## Input data
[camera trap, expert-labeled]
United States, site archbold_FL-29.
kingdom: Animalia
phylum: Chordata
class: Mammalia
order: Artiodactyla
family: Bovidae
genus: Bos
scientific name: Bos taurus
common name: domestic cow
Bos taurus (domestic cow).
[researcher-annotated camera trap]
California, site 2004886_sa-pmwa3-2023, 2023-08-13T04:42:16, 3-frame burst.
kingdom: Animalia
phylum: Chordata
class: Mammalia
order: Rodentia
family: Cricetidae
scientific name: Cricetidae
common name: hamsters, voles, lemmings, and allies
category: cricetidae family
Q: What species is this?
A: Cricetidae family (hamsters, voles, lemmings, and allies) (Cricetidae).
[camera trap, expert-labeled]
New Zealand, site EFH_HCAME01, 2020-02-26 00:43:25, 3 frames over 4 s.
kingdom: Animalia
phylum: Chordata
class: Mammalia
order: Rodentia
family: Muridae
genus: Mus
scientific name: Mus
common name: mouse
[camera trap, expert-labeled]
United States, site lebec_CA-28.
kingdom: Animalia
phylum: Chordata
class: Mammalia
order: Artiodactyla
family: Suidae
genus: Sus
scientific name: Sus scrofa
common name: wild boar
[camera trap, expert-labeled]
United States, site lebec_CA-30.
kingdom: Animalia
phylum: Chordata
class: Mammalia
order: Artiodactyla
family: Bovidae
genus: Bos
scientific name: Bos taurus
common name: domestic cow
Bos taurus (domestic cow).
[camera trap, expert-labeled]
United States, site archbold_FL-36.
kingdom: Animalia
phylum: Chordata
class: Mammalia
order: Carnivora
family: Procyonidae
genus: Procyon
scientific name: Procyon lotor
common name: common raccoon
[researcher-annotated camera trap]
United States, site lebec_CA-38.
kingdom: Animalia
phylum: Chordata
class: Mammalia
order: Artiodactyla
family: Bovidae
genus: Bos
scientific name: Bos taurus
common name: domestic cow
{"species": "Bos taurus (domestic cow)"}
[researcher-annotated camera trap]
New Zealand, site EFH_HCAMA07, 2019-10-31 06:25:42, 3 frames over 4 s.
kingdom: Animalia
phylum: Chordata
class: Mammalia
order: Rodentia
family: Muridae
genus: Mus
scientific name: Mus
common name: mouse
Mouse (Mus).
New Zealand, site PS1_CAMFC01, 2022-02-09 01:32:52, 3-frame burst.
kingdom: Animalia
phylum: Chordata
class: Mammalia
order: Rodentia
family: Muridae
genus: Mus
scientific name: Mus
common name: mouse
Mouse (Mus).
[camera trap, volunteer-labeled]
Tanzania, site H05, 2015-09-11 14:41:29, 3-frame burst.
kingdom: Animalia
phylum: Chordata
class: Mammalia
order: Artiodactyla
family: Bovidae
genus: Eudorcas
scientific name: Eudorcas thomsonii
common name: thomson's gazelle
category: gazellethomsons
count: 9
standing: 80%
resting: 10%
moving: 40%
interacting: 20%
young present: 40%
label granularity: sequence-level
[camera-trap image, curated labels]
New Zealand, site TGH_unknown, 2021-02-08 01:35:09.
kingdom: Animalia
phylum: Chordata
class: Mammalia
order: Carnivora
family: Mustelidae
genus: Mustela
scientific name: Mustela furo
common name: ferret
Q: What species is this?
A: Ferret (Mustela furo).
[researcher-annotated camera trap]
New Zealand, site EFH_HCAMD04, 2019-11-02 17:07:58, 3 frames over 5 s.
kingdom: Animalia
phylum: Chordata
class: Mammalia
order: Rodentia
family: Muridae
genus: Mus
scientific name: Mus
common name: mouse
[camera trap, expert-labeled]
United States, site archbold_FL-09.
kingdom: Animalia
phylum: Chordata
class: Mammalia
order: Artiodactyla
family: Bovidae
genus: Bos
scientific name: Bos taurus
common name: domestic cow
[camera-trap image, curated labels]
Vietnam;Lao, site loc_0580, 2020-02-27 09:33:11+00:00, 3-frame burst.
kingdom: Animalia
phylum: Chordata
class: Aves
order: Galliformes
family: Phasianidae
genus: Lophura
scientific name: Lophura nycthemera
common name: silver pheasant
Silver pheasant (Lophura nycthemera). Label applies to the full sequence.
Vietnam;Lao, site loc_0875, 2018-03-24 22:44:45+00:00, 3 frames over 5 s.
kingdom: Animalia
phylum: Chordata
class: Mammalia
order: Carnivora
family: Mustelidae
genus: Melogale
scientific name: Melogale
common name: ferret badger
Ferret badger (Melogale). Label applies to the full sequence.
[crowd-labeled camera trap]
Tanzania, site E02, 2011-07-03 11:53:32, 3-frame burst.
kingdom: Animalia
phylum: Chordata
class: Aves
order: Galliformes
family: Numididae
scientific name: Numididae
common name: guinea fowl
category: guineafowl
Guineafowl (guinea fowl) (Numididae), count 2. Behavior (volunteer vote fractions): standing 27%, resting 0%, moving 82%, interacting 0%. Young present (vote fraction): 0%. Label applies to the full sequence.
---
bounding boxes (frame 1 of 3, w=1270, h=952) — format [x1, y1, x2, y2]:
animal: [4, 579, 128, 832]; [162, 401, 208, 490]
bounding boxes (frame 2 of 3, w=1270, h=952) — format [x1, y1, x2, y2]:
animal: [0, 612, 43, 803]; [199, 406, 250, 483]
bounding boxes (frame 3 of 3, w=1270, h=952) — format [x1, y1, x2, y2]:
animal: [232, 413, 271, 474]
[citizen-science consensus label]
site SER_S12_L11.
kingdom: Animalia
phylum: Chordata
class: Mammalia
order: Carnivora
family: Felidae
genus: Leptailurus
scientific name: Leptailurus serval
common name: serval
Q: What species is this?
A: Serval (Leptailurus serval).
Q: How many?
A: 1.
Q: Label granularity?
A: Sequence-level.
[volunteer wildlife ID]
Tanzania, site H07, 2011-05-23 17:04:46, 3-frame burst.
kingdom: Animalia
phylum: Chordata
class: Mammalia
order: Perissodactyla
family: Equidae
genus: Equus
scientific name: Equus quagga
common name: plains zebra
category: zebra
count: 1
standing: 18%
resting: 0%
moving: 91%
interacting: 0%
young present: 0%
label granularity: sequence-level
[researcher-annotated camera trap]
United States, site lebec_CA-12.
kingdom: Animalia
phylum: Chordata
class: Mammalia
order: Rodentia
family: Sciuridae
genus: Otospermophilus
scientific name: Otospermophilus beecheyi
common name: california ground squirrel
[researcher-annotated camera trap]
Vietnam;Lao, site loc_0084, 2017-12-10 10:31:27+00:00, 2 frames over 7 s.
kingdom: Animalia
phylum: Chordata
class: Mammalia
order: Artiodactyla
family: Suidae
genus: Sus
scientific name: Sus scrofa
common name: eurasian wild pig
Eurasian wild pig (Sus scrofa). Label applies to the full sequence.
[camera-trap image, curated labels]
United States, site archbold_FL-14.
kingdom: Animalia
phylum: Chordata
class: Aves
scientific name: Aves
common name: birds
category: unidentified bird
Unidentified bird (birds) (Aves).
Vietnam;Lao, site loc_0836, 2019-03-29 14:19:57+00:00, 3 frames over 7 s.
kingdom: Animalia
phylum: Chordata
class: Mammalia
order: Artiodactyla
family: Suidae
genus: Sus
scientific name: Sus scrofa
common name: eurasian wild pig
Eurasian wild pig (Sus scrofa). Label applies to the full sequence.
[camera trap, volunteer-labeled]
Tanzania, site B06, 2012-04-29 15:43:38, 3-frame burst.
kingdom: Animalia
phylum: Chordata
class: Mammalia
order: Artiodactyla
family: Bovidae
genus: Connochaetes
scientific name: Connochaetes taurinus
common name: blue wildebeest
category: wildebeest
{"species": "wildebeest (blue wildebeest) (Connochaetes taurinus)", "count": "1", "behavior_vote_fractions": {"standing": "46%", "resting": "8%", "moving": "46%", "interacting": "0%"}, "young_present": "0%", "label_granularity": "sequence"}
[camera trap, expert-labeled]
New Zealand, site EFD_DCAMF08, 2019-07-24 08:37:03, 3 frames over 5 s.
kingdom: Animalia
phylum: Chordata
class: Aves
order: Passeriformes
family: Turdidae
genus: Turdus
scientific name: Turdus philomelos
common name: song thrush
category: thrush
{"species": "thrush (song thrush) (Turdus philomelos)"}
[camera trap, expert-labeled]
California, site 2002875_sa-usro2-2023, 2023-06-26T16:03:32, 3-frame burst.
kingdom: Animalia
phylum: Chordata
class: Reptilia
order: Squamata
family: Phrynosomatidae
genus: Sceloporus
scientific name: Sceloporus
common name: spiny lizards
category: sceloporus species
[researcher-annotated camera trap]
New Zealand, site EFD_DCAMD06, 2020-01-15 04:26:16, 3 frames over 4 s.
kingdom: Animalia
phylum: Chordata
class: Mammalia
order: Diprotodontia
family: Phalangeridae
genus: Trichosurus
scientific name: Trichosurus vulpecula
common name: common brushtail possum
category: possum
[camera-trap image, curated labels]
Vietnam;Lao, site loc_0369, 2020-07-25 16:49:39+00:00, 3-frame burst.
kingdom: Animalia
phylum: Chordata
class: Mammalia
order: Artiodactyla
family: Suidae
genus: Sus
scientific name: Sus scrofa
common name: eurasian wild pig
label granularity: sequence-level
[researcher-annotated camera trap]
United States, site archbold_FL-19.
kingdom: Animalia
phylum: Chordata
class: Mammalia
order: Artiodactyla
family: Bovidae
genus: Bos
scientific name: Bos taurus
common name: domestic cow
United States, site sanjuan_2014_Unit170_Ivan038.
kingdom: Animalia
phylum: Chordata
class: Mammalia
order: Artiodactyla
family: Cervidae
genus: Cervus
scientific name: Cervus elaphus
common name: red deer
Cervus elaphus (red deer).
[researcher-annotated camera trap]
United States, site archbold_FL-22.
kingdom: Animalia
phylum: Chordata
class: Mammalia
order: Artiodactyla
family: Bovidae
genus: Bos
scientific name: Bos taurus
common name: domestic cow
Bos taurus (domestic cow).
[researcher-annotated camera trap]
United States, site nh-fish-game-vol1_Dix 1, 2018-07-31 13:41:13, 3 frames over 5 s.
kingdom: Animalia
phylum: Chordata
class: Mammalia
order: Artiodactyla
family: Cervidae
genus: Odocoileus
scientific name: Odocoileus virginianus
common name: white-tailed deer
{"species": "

## Task goal
State how many lines of the material above contain the word "Vietnam". Say nothing else.

## Result
5